Red State says it’s true. DNC leaders are discriminating against local firms in favor of out-of-town unionized ones — and requesting that those from Charlotte that do apply unionize if they want to bid on jobs.

An approximation of the DNC bidding process in Charlotte?

The charges come from John Monteith, owner of Heritage Printing & Graphics, who says he was told he couldn’t compete for the job because he isn’t unionized.

After continually receiving no return phone calls from the people that would review bids and determine vendors, John started working harder to land the business. Donuts that he would send to their offices would be eaten, thank you’s would be said, but still no follow ups. No call backs. No business.

Finally, confused and bewildered, John reached out to someone he knew that might be able to help. He was so shocked and upset at what he was told by this person, that he felt he had to tell the story. I spoke with him today.

The person that John spoke to is an executive on the Charlotte in 2012 Host Committee who are central to the planning of the convention and how things will operate in Charlotte. There are only a handful of executive members of this committee, but John refrained from naming anyone specific. Ultimately, which one it is may not matter. What does matter is how the conversation went. According to John, he approached this person to see why he couldn’t get any traction with the committee.

They responded by asking him, “John, are you a union shop?” When John told him he was not, the Committee member told him, “We were just told that we cannot accept bids unless they are from companies that are unionized.”

 “Cannot? Or will not?,” John asked. ”Cannot,” was the response he got.

Monteith wasn’t interested initially in rocking the boat by telling his story … until Anthony Foxx, the mayor, started bragging about all the local jobs the DNC was bringing to the Queen City.

There is some public evidence of what Monteith is talking about. Take the $7 million in contracts awarded to overhaul Time Warner Arena.

Convention CEO Steve Kerrigan said the contracts also would “maximize union labor.” But he declined to say to what extent union workers are expected to participate, the Charlotte Observer reported.

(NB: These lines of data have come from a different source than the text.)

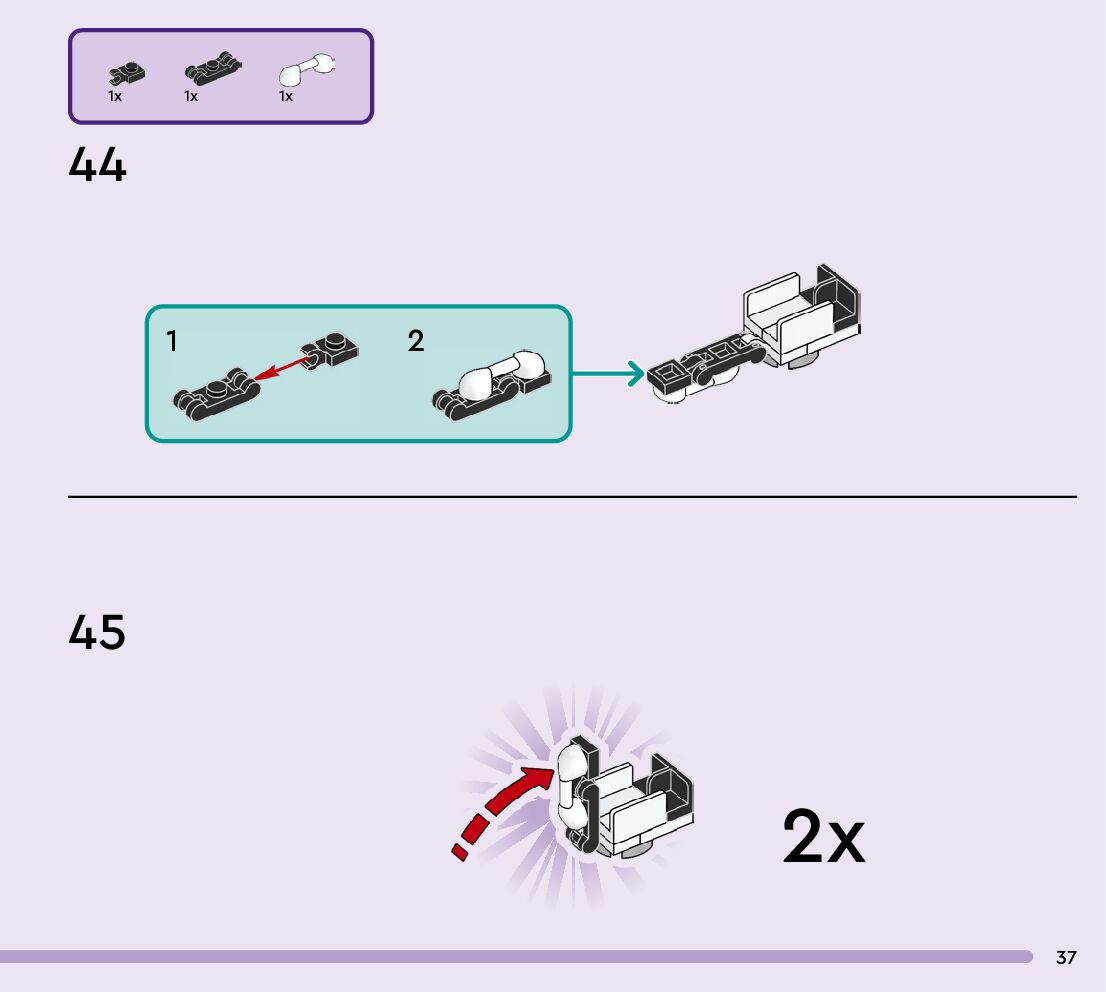 1x 1x 1x

44

1

2

45

2x

37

So no one knows who unionized to get the contracts, and no one will. Contractors aren’t allowed to discuss their work on the DNC convention without express written permission from the DNC, which is awfully convenient.

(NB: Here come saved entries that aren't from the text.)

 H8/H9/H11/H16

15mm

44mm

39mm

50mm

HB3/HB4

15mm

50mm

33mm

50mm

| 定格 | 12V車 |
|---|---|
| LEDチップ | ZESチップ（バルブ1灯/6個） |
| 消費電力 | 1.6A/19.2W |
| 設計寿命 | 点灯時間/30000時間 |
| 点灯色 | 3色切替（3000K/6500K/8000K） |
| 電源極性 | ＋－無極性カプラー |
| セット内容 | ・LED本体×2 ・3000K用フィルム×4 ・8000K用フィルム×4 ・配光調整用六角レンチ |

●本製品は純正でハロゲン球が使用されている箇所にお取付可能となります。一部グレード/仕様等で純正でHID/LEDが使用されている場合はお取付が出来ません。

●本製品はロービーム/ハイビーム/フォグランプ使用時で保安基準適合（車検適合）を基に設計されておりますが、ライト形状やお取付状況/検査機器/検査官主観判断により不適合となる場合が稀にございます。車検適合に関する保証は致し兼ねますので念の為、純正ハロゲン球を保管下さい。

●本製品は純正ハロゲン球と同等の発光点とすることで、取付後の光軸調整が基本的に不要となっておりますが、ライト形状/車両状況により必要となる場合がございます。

 So far, the Observer reports that two of three big contracts for work on the convention center have gone to out-of-town firms with local “partners.”

But it was actually three of three since all three contracts actually went to partnership groups with one Charlotte contractor and the rest of the contractors from out of town. Not disclosed is what percentage of the work the “local partners” are doing, and whether their partnership is just varnish for show. One of the three local contractors, Neighboring Concepts, is owned by Democrat African-American former county commissioner Darrel Williams, and meets the minority owned business requirements that are apparently just as important to the DNC as the union representation.

No doubt they’ll drudge up a contract for some local nonunion biz now that these accusations are hanging out there. But if what Monteith says is true, the idea that the DNC will bring national dollars to struggling Charlotte businesses — and enough local dollars to justify the losses of those businesses in uptown that will likely have to shut down for a week — is a sham.